>> begin Entries shown
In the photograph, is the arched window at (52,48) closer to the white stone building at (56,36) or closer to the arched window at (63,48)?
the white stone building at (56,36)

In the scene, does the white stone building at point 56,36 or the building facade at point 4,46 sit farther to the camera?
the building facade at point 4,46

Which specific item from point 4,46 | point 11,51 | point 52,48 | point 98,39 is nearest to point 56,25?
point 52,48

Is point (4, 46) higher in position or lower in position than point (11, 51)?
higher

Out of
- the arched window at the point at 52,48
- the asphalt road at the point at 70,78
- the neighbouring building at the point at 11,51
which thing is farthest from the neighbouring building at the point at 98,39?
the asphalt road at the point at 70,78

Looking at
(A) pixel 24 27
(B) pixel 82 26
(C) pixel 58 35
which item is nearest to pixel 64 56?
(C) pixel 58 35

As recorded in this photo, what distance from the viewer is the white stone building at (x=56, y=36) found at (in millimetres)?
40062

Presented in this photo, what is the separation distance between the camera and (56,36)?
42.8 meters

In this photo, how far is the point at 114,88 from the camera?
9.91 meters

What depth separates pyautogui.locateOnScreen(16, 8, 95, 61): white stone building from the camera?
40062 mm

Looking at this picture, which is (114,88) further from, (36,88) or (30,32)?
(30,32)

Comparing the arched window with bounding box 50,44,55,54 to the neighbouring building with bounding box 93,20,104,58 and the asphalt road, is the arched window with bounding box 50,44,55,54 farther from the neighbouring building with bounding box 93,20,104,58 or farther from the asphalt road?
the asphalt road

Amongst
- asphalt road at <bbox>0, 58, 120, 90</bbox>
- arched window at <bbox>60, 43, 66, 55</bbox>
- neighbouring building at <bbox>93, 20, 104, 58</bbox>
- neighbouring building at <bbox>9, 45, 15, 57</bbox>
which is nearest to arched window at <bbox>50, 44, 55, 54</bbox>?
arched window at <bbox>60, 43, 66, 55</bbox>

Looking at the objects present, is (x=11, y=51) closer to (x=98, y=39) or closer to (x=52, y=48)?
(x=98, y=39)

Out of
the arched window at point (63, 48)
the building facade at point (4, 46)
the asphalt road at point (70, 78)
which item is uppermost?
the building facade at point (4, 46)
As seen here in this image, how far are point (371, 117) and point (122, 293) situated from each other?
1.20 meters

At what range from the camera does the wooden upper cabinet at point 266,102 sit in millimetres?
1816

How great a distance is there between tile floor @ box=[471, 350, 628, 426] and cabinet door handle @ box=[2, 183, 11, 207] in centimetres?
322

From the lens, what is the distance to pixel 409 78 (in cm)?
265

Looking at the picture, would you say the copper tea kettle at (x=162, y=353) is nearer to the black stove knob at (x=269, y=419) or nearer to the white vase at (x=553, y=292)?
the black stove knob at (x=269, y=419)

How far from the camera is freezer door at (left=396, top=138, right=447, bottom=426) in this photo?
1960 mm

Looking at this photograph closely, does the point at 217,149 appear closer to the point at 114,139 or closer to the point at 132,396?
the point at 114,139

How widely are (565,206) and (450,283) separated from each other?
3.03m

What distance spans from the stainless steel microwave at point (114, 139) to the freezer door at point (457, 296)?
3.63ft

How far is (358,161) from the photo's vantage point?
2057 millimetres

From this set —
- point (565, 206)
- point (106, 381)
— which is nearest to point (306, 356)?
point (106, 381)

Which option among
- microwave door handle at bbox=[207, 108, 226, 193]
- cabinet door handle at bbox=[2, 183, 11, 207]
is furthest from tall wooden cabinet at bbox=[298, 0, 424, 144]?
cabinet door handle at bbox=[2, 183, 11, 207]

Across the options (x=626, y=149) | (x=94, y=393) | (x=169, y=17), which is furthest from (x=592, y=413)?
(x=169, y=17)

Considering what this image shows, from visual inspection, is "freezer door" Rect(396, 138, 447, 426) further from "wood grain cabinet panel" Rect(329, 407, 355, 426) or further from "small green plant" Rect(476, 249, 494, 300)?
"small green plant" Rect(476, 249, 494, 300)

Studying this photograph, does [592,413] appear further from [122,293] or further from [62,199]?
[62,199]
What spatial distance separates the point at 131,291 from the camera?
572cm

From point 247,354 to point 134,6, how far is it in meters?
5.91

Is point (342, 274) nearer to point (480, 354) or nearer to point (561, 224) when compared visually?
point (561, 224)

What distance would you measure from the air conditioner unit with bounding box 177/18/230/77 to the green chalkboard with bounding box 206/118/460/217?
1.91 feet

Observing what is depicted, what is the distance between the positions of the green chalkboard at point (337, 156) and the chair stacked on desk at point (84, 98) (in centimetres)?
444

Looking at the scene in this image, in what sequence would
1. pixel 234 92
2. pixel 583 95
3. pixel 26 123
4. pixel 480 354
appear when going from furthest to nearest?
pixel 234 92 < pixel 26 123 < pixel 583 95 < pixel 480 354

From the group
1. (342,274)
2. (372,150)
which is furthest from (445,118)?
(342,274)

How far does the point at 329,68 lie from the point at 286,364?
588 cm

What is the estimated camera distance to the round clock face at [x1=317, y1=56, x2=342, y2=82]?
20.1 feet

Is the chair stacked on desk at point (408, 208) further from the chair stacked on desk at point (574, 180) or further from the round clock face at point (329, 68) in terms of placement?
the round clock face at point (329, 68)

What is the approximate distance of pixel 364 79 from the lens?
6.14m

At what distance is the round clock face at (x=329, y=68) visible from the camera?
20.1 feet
>> end Entries shown
>> begin Entries shown
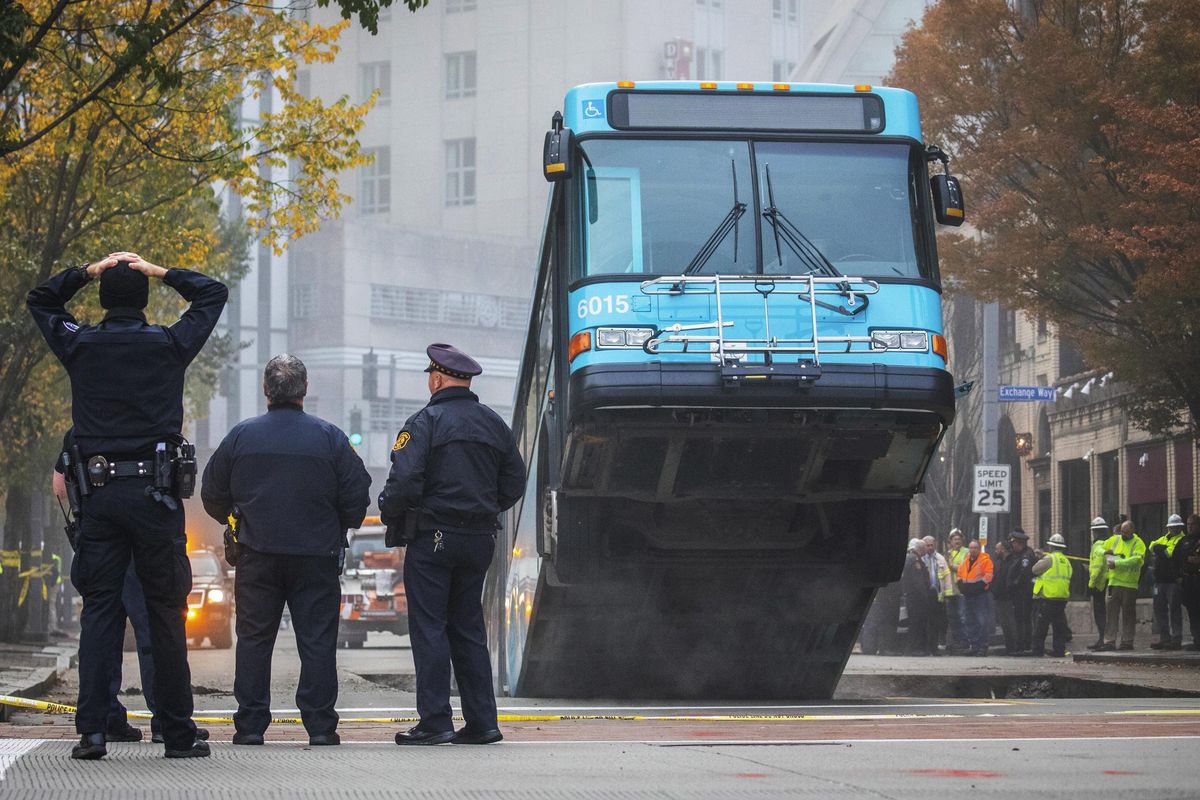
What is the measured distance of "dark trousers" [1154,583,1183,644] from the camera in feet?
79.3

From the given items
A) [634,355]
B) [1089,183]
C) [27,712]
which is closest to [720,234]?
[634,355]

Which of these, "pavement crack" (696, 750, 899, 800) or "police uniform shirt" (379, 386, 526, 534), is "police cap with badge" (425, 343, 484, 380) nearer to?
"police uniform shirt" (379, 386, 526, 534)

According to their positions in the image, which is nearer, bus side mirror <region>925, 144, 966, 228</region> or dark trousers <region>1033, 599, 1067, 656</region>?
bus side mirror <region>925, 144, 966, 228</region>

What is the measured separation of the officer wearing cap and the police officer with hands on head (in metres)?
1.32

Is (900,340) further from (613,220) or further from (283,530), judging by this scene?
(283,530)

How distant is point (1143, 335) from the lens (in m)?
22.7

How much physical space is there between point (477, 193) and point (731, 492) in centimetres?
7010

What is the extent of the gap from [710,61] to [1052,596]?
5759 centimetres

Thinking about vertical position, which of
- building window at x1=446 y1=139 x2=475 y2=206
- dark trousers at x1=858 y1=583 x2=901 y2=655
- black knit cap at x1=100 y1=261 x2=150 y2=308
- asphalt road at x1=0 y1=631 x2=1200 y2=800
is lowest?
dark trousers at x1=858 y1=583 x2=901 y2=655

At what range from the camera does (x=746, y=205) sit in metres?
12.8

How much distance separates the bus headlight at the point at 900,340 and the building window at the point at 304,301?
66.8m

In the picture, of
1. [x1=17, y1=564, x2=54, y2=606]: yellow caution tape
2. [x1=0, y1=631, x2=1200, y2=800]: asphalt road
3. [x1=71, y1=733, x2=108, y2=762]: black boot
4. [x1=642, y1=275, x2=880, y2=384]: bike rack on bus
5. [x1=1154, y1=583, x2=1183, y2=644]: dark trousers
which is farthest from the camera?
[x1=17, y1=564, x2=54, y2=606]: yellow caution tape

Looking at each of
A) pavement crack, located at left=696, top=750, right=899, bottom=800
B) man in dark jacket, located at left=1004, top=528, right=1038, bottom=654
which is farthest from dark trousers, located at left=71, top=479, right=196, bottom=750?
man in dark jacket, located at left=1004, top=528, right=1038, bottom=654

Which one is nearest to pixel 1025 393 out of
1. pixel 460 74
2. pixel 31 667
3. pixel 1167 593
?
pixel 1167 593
>> end Entries shown
• _What is required_:
Pull out every line of the data above that contains the word "yellow", and copy each one in full.

• _Problem solution_:
1. [x1=17, y1=564, x2=54, y2=606]: yellow caution tape
[x1=17, y1=564, x2=54, y2=606]: yellow caution tape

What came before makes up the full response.